INSTRUCTIONS TO FOLLOW.
In the entries below, find each line bearing the string "Medycyna" and copy it.

(Dataset entries)

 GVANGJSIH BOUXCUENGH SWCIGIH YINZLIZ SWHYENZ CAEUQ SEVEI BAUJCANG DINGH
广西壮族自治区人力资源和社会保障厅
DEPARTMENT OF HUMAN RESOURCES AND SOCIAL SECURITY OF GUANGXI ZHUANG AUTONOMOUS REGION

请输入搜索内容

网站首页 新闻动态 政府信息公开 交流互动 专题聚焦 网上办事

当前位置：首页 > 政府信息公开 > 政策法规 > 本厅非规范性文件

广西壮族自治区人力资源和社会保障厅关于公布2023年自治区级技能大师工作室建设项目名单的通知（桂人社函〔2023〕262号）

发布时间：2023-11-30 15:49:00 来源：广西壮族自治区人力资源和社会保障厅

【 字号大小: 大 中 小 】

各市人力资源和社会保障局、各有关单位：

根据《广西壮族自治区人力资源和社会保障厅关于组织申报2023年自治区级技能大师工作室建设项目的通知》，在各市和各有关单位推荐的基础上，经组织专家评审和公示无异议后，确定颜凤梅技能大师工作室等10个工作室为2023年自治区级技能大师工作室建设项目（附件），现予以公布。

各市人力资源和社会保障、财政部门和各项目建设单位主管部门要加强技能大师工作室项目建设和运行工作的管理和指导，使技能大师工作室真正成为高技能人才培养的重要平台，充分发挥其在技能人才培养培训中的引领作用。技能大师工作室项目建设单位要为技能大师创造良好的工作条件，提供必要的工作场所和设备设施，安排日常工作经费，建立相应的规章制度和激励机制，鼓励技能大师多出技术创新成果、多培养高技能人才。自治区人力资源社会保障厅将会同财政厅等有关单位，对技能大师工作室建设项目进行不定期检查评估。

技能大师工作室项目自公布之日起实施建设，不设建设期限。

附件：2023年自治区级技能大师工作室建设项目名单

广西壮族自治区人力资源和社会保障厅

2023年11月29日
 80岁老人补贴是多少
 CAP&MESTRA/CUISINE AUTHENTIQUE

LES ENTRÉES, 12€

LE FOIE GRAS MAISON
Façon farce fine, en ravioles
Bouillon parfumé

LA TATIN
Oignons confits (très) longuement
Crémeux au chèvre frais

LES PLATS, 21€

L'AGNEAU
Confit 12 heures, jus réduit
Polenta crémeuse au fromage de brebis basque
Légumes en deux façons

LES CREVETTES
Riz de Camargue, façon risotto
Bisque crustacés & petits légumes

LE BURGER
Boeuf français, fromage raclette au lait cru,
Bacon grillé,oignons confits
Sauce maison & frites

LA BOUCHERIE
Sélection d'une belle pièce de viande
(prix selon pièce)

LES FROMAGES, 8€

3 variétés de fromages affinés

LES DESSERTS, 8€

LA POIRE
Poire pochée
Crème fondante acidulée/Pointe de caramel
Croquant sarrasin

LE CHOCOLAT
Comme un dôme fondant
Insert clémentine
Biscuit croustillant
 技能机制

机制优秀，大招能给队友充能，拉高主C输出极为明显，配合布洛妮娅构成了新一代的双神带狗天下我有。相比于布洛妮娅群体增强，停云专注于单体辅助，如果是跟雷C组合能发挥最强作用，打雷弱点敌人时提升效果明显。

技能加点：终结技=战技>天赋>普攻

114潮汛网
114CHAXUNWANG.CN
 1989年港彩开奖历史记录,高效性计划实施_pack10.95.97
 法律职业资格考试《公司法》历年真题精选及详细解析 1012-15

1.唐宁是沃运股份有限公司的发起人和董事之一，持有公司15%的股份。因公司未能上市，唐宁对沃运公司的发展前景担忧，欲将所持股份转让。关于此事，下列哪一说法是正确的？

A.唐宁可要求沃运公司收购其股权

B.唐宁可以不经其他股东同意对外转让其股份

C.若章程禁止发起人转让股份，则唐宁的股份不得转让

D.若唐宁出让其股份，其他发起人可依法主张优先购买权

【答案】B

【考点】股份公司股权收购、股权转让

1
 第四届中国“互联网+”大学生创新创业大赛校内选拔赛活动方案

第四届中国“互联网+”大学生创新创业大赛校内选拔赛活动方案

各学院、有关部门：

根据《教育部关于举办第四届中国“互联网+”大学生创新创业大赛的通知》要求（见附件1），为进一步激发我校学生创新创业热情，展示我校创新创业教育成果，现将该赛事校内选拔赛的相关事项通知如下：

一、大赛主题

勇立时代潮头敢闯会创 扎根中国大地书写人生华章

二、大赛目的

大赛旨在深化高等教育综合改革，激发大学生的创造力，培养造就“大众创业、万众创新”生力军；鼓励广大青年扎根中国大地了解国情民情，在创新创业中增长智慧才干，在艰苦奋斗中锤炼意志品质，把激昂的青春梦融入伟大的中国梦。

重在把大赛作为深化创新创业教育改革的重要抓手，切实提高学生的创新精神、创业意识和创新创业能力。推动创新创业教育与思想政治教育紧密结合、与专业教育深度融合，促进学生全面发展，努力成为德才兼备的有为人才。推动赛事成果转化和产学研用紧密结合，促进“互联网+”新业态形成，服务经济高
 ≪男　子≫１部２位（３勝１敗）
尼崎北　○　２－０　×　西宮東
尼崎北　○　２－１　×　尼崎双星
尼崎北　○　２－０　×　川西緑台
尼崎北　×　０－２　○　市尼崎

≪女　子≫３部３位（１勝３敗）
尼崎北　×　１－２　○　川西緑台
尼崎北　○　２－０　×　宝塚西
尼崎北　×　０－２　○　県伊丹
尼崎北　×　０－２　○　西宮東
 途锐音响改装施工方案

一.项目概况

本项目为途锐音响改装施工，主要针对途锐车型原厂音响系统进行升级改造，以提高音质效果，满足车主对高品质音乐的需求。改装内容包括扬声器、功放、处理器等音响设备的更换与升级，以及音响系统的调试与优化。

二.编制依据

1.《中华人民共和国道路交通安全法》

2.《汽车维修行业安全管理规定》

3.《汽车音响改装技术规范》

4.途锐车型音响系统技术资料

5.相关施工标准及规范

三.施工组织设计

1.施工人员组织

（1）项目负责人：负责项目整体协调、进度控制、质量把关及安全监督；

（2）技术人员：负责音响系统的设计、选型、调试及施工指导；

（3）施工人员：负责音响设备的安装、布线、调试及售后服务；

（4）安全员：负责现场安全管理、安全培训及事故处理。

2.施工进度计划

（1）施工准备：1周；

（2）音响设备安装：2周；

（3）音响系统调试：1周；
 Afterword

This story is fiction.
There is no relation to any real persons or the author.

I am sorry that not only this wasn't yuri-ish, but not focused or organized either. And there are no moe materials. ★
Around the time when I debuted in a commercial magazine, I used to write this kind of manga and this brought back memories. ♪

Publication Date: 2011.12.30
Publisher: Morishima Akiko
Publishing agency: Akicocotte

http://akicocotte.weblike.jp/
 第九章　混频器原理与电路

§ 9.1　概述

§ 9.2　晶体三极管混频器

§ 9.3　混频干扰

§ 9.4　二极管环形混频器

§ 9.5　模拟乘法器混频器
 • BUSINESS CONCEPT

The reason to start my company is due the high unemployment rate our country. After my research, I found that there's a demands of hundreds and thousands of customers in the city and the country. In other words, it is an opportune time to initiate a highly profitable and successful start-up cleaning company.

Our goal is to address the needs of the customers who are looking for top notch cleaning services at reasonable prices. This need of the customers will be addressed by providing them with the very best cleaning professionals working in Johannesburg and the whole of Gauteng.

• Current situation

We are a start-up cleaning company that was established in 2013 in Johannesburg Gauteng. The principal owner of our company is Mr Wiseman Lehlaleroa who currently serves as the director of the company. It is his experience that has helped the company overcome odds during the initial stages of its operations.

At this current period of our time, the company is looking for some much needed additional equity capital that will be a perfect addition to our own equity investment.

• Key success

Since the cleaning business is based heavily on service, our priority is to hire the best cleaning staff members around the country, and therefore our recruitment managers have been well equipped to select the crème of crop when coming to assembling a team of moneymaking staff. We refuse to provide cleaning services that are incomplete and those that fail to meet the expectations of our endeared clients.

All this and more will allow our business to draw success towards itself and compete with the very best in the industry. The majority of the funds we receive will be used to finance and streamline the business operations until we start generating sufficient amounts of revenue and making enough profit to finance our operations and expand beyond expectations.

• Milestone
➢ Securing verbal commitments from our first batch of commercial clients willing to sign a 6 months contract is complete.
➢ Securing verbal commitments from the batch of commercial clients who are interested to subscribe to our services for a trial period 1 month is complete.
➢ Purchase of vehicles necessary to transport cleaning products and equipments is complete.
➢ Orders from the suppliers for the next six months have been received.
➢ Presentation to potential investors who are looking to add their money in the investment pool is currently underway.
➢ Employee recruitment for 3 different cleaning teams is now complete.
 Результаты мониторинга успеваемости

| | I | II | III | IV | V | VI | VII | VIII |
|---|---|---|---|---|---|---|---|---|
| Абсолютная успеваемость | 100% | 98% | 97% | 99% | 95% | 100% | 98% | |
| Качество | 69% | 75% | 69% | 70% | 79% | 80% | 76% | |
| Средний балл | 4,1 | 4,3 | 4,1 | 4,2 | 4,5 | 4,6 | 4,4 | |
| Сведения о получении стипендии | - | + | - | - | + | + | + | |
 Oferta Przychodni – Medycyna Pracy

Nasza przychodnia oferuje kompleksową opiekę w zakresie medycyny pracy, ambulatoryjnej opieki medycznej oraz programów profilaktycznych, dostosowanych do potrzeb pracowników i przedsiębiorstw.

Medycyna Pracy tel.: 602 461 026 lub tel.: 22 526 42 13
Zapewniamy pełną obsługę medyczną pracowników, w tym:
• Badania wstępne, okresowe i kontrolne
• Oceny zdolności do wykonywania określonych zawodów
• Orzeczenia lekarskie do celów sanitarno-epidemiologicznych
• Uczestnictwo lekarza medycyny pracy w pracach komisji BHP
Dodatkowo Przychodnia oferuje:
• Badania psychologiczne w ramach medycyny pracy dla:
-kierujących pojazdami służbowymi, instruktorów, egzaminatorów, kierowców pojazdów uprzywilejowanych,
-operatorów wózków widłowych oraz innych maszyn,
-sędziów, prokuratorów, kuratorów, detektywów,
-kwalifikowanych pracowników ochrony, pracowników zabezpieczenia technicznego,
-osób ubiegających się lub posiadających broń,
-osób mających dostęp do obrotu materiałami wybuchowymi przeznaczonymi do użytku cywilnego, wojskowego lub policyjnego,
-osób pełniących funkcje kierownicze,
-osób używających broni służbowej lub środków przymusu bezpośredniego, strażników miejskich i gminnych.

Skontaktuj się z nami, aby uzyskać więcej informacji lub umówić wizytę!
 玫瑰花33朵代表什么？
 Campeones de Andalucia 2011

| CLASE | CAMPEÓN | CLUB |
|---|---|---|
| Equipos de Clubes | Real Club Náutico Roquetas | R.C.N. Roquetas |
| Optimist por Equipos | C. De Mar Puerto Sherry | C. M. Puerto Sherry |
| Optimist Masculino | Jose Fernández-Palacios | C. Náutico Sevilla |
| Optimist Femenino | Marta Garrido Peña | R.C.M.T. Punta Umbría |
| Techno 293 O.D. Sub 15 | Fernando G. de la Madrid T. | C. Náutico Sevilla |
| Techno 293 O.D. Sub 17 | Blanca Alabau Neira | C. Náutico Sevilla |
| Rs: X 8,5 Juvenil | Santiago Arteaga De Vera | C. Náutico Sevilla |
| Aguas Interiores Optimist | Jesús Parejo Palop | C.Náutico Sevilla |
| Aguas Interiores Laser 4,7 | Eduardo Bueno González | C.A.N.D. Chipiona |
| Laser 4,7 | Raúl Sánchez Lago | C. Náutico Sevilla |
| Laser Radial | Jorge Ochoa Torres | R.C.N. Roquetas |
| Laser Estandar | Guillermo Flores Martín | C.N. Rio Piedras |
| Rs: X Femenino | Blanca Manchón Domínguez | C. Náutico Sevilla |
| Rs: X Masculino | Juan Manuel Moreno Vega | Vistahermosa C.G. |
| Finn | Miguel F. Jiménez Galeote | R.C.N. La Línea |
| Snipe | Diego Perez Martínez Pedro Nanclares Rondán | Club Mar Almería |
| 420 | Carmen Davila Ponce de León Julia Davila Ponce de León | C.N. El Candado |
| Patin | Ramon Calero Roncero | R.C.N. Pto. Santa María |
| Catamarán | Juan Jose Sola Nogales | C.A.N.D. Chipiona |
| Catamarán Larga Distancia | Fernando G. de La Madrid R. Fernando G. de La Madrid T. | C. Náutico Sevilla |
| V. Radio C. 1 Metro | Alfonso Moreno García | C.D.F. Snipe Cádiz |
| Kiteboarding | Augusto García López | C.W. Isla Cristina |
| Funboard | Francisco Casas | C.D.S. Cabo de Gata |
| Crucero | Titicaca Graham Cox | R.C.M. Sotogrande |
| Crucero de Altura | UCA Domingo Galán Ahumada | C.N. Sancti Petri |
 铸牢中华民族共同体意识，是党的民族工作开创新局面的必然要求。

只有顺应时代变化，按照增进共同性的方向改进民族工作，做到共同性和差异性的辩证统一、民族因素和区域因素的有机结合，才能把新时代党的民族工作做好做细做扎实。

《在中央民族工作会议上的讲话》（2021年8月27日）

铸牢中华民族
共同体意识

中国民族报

TASK OUTPUT.
 Oferta Przychodni – Medycyna Pracy
Medycyna Pracy tel.: 602 461 026 lub tel.: 22 526 42 13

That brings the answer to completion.